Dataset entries
== Segment start ==

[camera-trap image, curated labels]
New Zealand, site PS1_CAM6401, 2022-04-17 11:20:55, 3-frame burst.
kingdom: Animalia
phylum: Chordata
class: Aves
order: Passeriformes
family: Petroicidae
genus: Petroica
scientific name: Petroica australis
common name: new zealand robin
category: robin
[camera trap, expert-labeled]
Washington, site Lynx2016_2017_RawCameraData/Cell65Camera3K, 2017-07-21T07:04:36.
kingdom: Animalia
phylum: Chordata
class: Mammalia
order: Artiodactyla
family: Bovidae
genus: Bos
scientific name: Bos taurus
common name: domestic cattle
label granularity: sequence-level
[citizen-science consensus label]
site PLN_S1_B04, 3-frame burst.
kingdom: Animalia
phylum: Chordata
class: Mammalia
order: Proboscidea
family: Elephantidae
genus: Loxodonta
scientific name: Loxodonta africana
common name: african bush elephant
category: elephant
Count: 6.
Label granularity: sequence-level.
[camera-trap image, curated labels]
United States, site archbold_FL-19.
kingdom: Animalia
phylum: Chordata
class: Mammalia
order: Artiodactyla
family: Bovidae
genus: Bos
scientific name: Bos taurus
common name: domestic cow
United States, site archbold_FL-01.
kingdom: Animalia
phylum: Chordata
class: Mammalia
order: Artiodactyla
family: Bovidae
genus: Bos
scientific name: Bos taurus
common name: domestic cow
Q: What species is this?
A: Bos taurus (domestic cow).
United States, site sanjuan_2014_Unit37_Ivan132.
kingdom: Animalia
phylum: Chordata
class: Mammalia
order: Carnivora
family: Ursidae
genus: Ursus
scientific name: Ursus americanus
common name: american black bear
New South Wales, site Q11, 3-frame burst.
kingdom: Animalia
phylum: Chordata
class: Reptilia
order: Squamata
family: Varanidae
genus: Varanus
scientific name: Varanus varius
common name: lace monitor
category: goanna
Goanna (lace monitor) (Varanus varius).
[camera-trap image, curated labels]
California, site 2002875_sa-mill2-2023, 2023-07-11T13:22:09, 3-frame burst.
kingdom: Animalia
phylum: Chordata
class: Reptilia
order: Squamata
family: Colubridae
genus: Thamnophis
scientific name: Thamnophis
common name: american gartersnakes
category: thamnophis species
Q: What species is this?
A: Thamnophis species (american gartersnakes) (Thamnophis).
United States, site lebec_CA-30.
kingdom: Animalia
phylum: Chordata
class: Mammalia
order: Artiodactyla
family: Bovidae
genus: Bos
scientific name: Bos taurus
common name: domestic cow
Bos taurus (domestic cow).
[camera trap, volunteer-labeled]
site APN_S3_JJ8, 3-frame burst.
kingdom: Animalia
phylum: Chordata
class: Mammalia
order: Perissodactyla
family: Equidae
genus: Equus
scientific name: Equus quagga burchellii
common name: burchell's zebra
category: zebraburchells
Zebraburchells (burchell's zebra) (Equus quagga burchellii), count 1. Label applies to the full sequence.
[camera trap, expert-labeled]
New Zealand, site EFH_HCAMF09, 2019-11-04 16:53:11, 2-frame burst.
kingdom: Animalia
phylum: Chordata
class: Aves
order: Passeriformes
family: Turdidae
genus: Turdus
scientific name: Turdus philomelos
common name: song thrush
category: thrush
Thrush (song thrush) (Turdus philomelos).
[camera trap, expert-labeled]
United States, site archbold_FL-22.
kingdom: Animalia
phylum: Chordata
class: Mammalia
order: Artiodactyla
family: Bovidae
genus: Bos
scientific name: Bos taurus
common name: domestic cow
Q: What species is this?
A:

== Segment end ==

**Task item**: Work through the records above. Copy every line with the string "States".

**Solution**:
United States, site archbold_FL-19.
United States, site archbold_FL-01.
United States, site sanjuan_2014_Unit37_Ivan132.
United States, site lebec_CA-30.
United States, site archbold_FL-22.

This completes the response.